Stephanie Meadow in action during last week's LPGA Match-Play at Shadow Creek in Las Vegas. Photo by Sean M. Haffey/Getty Images

Stephanie Meadow in action during last week's LPGA Match-Play at Shadow Creek in Las Vegas. Photo by Sean M. Haffey/Getty Images

Stephanie Meadow is hoping to roll back the years in this week’s $10m US Women’s Open and show the putting form that helped her finish third on her debut in the biggest event in women’s golf.

The Jordanstown grinder took her professional bow in the 2014 US Women’s Open at Pinehurst No 2 and finished an incredible third behind Michelle Wie. Wie is stepping away from the LPGA, but Meadow is still chasing her dream, and she believes her grinding game and improved putting is a great fit at Pine Needles.

“I think it’s going to suit more of a steady player than somebody you kind of bombs it and makes lots of birdies,” said Meadow (30), who’s joined in North Carolina by Solheim Cup star Leona Maguire.

“I think it’s more about how many bogeys you don’t make as opposed to how many birdies you make, so that’s going to be key, and that fits right into my game. I know 18- or 20-under is not going to win in a Major, though you never know. I think it’s more about having a steady game, and that’s been my MO for quite a long time, so I’m excited.”

Meadow struggled to keep her card in 2019 and 2021, but she’s 62nd in the LPGA rankings this year.

“My putting’s the thing that’s made the difference so far this year,” she said.

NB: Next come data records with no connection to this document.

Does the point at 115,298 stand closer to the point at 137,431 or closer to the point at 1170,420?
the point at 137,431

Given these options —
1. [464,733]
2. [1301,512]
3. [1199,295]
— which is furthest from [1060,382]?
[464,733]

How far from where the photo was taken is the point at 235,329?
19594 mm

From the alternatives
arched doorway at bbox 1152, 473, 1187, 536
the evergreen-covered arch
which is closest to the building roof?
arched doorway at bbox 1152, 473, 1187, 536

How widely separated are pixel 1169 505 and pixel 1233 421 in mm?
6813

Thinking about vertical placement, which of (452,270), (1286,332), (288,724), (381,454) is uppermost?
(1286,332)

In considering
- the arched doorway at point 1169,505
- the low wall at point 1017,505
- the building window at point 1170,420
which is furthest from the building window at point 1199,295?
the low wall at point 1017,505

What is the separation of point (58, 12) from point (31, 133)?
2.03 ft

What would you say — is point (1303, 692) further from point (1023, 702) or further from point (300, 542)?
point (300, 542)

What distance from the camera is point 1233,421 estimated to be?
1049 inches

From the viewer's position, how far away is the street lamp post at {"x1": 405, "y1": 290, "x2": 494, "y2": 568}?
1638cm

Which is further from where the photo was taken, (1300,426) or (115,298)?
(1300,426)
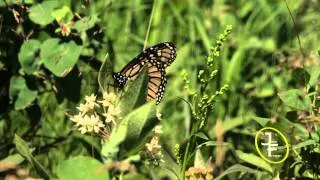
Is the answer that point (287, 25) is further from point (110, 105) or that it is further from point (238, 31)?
point (110, 105)

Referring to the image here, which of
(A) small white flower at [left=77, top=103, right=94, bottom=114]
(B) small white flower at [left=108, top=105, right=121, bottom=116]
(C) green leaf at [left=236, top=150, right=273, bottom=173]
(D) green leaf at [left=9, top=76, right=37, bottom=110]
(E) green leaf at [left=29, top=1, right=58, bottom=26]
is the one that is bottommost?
(D) green leaf at [left=9, top=76, right=37, bottom=110]

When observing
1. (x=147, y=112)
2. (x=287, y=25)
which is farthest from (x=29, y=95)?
(x=287, y=25)

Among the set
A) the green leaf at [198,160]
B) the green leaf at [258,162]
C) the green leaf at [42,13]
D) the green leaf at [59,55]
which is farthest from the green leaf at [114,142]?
the green leaf at [42,13]

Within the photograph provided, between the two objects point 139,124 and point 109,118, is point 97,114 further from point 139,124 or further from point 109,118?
point 139,124

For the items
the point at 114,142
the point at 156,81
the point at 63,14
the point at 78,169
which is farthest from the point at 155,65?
the point at 114,142

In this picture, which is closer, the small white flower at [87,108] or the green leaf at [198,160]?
the small white flower at [87,108]

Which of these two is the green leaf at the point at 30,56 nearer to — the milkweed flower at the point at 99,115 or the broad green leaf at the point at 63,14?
the broad green leaf at the point at 63,14

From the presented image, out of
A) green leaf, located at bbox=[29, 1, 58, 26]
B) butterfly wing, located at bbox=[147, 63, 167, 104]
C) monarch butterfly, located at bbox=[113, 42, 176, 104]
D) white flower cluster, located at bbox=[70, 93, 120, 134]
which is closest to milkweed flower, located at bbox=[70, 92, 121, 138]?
white flower cluster, located at bbox=[70, 93, 120, 134]

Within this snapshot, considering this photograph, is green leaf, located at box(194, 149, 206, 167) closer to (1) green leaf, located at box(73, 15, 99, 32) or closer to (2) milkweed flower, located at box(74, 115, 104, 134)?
(2) milkweed flower, located at box(74, 115, 104, 134)
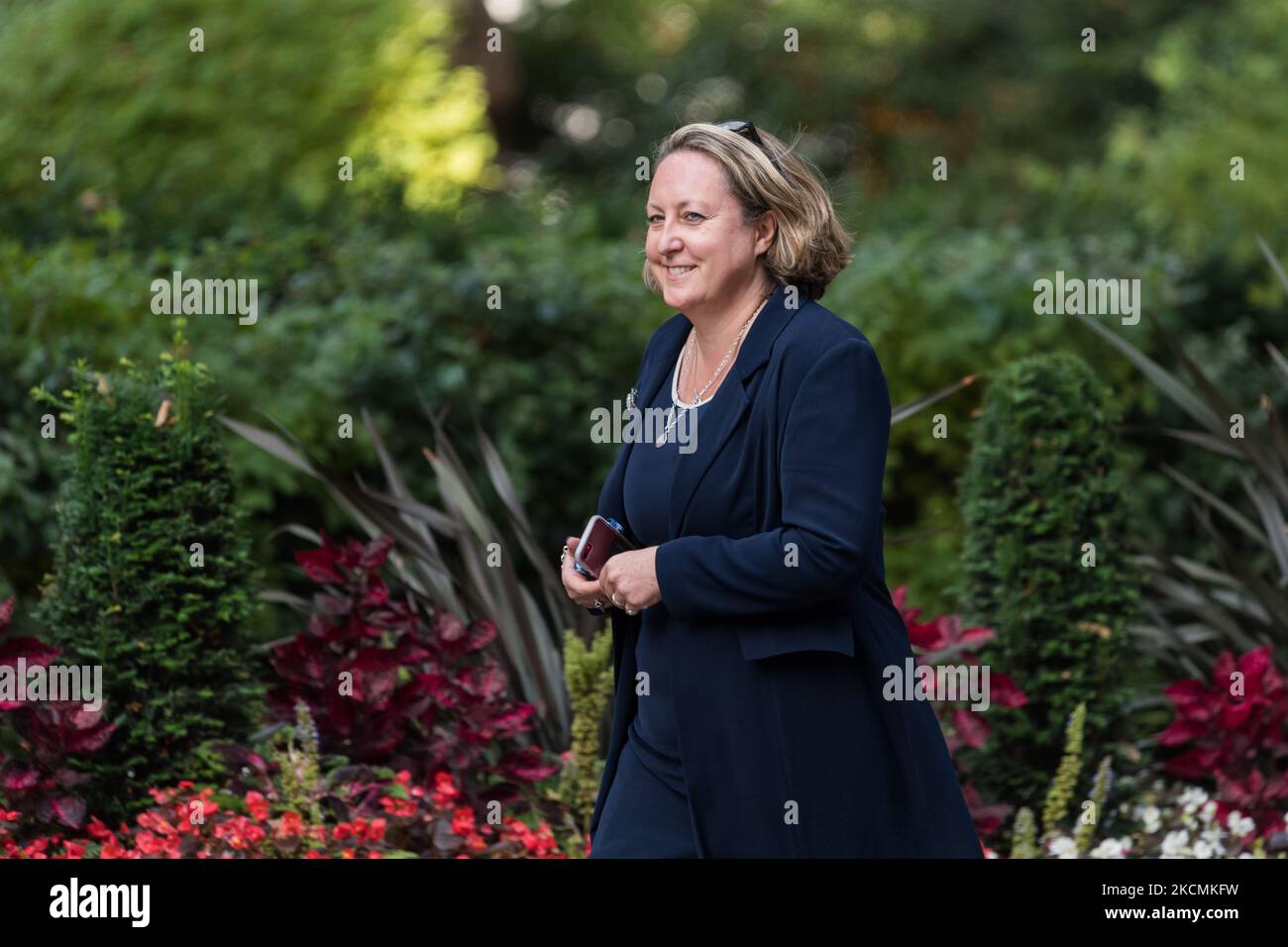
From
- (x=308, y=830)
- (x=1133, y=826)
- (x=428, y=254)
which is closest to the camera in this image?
(x=308, y=830)

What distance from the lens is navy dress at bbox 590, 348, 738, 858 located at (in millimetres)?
2742

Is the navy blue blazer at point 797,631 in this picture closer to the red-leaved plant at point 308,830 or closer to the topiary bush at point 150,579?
the red-leaved plant at point 308,830

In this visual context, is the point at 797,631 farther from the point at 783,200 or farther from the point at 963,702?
the point at 963,702

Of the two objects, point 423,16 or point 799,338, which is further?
point 423,16

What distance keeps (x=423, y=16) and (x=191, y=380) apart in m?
10.3

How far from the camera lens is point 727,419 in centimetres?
273

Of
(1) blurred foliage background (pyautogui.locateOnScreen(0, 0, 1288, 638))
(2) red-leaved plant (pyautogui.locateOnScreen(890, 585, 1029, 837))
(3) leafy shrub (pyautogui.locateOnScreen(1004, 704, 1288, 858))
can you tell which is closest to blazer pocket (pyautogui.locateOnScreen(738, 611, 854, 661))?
(1) blurred foliage background (pyautogui.locateOnScreen(0, 0, 1288, 638))

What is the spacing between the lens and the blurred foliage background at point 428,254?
18.4 feet

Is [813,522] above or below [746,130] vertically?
below

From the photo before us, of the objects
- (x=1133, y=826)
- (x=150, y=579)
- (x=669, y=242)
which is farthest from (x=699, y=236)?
(x=1133, y=826)

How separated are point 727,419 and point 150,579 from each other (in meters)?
2.11
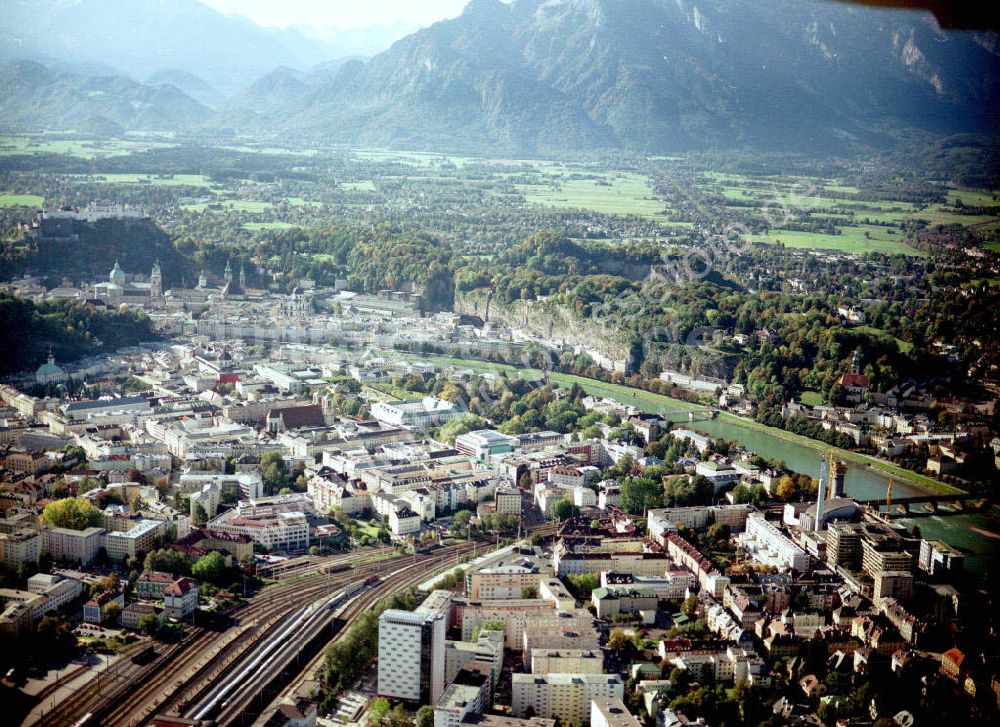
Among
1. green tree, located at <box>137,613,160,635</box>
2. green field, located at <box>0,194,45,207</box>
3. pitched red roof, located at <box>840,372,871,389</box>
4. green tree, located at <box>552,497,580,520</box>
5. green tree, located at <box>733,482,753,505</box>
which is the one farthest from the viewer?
green field, located at <box>0,194,45,207</box>

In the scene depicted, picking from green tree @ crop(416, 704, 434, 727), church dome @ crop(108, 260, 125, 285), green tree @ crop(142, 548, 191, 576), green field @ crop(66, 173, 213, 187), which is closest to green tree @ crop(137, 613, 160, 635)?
green tree @ crop(142, 548, 191, 576)

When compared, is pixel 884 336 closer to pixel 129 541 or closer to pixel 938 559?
pixel 938 559

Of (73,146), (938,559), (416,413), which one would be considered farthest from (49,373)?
(73,146)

“In the weeks that I’ve played well, I’ve gained something like 7 to 10 shots on the field, so that’s something I have to continue doing.”  

Meadow won her career biggest cheque, $271,373, in that $4m US Open at Pinehurst in 2014 but she’s a far better player now.

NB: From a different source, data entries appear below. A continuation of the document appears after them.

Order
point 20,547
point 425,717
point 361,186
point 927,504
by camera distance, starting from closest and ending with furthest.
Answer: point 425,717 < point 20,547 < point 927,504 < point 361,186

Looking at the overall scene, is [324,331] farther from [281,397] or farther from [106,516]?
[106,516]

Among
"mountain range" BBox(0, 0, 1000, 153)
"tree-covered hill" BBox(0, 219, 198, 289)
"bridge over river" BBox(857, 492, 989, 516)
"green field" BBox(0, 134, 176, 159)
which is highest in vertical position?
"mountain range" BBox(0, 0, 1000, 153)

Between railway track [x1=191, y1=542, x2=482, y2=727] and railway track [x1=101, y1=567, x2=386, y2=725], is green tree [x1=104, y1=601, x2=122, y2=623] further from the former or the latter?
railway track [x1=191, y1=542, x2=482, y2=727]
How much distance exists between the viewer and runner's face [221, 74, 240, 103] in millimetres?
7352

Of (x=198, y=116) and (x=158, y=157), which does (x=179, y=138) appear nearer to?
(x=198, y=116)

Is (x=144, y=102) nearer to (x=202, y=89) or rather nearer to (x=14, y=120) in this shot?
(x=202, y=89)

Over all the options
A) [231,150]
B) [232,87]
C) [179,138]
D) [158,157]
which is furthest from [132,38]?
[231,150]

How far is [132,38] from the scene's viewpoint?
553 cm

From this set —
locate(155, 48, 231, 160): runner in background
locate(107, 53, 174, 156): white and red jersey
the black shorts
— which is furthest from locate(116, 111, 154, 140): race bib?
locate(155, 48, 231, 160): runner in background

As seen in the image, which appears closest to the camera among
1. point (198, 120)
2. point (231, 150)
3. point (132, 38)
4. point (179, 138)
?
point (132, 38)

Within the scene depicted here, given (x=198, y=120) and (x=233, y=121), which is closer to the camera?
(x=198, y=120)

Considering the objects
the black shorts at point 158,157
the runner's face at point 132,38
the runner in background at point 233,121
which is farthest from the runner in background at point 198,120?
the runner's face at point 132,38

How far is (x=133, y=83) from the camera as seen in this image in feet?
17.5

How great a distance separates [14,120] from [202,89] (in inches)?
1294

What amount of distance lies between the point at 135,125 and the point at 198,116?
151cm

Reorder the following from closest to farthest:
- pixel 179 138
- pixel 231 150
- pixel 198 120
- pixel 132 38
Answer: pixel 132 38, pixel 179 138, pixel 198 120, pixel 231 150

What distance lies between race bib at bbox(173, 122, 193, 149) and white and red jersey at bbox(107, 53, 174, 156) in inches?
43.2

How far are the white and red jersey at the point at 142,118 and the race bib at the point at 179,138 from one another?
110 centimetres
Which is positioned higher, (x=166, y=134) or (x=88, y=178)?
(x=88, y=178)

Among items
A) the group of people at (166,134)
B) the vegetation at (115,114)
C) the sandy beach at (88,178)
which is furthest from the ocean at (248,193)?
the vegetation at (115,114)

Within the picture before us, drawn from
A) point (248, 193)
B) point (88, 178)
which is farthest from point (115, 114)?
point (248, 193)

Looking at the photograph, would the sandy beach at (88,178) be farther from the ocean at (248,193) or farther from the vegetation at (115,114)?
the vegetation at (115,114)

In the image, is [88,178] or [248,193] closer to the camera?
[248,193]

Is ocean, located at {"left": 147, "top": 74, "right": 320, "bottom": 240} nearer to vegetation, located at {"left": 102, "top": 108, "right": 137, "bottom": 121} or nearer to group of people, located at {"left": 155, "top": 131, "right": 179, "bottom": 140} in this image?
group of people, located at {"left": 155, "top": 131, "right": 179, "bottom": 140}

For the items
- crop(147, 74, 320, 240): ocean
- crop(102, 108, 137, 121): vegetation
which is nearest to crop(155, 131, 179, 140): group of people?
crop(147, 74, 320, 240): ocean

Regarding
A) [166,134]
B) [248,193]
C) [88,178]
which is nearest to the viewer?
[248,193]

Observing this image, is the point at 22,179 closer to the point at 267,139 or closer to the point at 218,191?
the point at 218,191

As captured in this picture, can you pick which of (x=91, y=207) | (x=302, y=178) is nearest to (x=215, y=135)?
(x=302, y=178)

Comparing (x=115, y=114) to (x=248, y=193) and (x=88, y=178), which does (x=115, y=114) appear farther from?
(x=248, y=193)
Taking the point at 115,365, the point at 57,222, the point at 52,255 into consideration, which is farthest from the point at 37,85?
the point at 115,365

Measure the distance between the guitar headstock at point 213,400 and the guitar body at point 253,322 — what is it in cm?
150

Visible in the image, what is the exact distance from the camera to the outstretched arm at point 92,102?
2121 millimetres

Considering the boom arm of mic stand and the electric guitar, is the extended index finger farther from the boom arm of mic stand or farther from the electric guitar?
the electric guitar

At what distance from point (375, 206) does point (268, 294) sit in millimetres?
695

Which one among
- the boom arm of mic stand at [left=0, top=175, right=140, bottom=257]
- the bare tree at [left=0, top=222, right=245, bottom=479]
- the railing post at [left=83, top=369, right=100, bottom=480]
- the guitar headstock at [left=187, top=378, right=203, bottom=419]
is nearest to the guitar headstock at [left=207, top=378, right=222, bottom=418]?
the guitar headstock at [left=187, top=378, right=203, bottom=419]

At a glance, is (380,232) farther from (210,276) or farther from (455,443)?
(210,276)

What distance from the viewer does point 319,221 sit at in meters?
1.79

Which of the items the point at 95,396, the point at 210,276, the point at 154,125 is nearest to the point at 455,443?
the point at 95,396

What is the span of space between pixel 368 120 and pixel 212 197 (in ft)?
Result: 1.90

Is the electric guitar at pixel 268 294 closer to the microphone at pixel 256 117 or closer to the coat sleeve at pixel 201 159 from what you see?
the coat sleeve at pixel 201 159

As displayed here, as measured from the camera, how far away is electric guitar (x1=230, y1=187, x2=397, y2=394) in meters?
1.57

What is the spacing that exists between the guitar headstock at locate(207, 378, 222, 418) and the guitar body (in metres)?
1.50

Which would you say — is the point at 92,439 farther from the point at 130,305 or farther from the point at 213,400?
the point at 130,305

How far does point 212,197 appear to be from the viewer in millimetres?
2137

“Coming back to North Carolina definitely brought a lot of great memories back,” she said. “It’s crazy to think it’s been eight years.

“That’s kind of scary, but it’s a similar golf course. You just have to hit good shots and make some putts. One year doesn’t mean then the next year, but it’s still great memories of where my career started, and it’s nice to come back.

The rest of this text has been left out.